Winter is my least favorite season here in Tucson. It's not the weather, which is mild enough. In fact it might be more reasonable to wait for torrid summer temperatures to relent. After all, in winter all you need to do is put on a sweater, then you can go out and enjoy the fresh out-of-doors. Harder to do in summer when it is 115 outside. Well, that's the kind of thing people say.
But I've always loved summer. I think it was because I grew up in the San Francisco Bay Area. As a kid I was always disappointed with our summer. All I wanted to do was jump out of bed in the morning and go out looking for snakes and spiders and insects. But before I got up I would wait in bed sampling the air in the house. If it smelled of heated dust rising from the top of the furnace, it could only mean the central heating had been going all night, and that would mean the cold drenching fog was in, and probably would be in at least till noon which killed most of the day. No living thing would be stirring.
It's nothing like that here.When it gets to be summer, it pretty dependably stays summer. And when it is 115, well, we live on a cul-de-sac off the Catalina Highway, and we can get in the car and drive to Inspiration Pt. at 7,000 feet, in 45 minutes, where the temperature is a balmy 80.
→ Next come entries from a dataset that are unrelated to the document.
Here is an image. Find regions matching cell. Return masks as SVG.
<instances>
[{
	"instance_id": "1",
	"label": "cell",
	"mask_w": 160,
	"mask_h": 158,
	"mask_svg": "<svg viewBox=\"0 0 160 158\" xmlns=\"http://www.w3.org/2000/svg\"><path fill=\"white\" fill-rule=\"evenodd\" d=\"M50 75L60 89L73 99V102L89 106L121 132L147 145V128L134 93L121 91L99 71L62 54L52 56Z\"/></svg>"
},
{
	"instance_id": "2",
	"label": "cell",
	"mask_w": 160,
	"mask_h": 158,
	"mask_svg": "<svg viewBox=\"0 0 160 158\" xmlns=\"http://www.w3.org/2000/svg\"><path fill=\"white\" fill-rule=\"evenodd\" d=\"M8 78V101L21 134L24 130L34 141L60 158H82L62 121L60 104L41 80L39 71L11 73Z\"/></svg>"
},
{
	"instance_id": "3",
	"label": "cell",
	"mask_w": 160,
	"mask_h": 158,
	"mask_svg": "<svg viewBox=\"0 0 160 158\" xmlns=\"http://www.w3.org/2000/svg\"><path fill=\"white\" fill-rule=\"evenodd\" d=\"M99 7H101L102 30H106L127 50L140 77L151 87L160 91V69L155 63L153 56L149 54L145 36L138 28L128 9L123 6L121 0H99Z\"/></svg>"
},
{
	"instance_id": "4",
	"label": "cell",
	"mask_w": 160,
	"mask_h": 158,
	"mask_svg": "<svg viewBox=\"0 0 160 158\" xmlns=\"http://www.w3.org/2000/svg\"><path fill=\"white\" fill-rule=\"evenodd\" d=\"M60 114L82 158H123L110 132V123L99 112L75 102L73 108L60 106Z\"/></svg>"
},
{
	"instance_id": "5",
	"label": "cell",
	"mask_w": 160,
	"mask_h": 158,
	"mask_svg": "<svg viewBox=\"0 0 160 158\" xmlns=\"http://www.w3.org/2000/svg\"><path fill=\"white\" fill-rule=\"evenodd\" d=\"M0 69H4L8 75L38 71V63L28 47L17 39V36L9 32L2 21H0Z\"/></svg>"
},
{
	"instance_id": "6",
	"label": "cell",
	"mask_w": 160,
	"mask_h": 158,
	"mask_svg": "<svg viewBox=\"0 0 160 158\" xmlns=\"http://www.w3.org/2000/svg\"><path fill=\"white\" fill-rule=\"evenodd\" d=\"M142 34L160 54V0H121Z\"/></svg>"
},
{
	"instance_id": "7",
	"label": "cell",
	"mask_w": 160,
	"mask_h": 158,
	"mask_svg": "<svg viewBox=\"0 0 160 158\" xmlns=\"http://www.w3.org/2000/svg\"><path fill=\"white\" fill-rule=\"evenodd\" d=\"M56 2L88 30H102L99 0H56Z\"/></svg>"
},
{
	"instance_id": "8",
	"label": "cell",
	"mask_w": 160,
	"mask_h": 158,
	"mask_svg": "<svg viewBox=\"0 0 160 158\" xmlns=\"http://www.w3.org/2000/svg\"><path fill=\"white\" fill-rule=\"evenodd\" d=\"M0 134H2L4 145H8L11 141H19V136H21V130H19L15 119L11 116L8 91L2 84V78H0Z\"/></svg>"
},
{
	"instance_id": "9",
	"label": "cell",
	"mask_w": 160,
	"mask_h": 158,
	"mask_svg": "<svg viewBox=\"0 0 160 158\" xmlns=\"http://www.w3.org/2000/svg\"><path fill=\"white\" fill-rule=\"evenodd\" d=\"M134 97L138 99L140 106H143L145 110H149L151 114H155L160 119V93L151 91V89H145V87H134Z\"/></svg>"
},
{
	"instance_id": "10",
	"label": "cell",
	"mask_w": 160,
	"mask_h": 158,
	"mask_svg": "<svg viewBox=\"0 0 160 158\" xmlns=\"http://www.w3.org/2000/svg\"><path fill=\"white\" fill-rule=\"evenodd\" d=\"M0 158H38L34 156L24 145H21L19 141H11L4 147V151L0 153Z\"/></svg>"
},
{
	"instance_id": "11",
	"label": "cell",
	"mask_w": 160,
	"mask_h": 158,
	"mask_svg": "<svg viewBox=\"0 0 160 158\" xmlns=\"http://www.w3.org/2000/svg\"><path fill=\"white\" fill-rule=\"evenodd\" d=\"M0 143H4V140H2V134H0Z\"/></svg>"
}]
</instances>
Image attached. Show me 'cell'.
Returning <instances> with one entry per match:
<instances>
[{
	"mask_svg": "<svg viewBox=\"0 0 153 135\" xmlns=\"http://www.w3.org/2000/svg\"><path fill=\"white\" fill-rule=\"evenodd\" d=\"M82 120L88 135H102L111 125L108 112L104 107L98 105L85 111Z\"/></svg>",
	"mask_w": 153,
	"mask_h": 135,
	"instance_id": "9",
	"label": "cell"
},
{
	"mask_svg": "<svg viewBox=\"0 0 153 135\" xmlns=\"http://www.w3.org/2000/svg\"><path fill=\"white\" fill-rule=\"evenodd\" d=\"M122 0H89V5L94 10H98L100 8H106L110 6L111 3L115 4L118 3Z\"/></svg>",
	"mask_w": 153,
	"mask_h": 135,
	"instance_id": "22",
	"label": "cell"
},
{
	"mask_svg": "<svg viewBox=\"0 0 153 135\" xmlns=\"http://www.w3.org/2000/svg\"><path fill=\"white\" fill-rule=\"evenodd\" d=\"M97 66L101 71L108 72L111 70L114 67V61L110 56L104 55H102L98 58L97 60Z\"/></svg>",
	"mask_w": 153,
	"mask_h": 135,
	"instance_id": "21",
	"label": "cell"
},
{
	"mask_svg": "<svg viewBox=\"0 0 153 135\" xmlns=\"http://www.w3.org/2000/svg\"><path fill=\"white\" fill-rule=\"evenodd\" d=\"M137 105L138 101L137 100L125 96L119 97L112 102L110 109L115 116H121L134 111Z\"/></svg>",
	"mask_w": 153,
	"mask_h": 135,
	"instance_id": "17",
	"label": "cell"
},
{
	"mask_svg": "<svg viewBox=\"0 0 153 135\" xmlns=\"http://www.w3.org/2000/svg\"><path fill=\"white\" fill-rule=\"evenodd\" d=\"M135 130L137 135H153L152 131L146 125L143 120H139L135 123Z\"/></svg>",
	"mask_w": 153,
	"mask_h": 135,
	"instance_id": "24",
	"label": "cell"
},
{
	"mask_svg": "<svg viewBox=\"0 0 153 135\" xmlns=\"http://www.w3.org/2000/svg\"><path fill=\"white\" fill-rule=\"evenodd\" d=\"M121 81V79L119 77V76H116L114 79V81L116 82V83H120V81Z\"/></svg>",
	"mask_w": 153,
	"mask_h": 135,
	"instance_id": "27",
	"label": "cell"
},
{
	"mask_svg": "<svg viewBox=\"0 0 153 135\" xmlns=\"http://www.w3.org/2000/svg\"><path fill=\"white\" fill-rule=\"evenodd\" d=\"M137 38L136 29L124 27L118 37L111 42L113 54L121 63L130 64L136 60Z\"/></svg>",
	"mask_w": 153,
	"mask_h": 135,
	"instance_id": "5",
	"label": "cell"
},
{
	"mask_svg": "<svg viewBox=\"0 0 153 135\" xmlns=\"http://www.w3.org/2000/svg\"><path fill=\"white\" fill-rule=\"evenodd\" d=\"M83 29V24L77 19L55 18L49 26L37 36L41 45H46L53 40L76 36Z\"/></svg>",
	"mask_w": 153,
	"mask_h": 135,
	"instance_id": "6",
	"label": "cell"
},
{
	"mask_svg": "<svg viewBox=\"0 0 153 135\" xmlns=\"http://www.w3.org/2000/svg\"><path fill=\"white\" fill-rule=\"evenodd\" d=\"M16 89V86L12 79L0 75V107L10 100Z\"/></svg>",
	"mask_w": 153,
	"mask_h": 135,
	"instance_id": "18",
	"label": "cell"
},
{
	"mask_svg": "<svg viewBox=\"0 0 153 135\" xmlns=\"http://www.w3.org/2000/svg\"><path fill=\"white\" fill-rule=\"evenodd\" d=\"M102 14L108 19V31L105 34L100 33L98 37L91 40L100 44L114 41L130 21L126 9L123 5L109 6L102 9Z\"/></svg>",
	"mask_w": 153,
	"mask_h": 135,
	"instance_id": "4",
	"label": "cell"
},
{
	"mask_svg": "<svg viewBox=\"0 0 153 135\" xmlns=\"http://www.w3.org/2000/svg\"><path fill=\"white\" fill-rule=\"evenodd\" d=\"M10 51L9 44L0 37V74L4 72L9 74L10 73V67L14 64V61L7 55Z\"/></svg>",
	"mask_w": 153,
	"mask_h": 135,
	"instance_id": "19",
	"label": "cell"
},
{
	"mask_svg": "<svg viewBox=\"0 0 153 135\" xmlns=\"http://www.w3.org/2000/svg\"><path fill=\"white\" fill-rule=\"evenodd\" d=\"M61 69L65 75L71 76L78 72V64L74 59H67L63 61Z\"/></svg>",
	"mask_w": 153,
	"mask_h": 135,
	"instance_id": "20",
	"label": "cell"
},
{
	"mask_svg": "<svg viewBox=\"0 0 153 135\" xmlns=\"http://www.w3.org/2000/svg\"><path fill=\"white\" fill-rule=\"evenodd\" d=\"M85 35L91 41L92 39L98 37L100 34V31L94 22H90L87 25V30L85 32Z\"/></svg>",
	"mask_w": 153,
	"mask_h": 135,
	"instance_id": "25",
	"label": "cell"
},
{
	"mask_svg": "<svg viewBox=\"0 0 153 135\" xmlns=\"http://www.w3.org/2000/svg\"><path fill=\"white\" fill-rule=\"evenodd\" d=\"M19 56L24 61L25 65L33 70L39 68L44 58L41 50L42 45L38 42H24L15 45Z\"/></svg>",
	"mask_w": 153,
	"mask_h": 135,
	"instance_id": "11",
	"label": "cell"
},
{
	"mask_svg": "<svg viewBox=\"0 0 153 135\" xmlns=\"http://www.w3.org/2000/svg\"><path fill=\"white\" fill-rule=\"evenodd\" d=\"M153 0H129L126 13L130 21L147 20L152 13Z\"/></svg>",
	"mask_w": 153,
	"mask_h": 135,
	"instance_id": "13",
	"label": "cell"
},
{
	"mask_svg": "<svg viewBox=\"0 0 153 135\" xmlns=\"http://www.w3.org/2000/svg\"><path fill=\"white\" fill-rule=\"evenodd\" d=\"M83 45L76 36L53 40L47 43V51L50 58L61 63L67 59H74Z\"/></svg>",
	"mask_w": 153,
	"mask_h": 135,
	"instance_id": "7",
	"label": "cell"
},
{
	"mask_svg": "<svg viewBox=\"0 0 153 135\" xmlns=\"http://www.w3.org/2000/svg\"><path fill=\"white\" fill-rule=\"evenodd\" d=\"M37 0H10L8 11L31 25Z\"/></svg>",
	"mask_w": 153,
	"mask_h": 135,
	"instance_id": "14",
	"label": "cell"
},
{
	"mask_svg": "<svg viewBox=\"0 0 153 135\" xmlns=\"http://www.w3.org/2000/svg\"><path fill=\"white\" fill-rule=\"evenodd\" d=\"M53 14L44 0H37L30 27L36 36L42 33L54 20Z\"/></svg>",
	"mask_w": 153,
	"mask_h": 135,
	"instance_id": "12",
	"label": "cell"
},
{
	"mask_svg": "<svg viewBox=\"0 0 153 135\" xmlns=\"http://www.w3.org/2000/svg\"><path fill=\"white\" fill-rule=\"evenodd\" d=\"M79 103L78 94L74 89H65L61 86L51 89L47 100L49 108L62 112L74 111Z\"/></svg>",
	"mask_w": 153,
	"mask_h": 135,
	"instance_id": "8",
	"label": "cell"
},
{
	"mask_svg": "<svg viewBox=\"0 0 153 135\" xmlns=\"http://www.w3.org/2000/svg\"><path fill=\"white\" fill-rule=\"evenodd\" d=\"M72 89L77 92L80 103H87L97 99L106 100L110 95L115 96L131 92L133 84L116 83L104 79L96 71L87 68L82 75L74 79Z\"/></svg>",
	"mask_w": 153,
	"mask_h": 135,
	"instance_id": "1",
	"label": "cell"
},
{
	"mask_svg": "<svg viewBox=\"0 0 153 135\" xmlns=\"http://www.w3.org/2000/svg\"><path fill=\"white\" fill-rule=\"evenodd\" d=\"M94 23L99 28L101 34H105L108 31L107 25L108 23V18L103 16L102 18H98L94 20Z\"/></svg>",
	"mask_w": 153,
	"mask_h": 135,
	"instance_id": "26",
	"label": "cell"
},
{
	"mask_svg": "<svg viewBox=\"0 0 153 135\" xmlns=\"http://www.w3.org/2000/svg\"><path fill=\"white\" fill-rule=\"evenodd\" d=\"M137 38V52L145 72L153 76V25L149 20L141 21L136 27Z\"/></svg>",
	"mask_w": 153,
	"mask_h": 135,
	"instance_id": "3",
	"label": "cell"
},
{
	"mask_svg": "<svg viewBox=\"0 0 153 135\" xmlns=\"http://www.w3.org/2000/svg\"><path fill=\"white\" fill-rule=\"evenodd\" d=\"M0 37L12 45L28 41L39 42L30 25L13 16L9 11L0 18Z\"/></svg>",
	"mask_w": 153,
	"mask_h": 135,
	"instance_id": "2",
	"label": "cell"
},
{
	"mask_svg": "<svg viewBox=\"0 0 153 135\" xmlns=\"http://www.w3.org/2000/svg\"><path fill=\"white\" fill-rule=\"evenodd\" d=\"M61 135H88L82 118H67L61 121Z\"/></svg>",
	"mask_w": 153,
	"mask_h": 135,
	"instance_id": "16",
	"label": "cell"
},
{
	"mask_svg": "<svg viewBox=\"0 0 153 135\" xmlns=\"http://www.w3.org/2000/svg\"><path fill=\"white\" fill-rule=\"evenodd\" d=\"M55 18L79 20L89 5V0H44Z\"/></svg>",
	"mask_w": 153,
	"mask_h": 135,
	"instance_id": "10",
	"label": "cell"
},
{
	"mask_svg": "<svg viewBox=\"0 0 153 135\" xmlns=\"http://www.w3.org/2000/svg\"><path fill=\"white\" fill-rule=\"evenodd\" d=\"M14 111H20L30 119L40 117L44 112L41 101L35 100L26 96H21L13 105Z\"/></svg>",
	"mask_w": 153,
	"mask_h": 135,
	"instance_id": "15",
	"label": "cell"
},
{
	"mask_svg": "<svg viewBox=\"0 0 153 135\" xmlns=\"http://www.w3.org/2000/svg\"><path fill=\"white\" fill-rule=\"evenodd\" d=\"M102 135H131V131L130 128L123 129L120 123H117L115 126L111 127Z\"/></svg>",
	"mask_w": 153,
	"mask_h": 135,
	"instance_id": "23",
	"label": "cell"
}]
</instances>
No, it's winter I don't care as much for. It's not for the most part terribly cold, but the birds aren't singing and everything sort of shuts down. By the time we get up to our favorite Inspiration Point there is often a bitter wind blowing.
But there is or there might be a problem this fast-approaching summer. You see, it is at the change of season that new birds come down from the mountain top, or new birds come up from Mexico. But it works the other way, and we may lose birds, too.The last couple of years a hummingbird has moved in along the bushes on the front side of our house, and we got to watch it making a nest and raising a young bird, and we got to watch the whole operation directly out the window. Each time, it was a Broad-billed Hummingbird, and each time it only laid one egg, when usually I believe hummingbirds have two young, and each time it was very tame, and all this made us think it was the same bird--our bird. Also it had what looked like a bent bill from crashing head-on into a window sometime in the past. Our nickname for it was Broken Bill (rather inappropriate since only female hummingbirds build a nest and raise young). I had some close up hummingbird nest photography planned this summer, but so far there is no bird hanging around in the bushes there.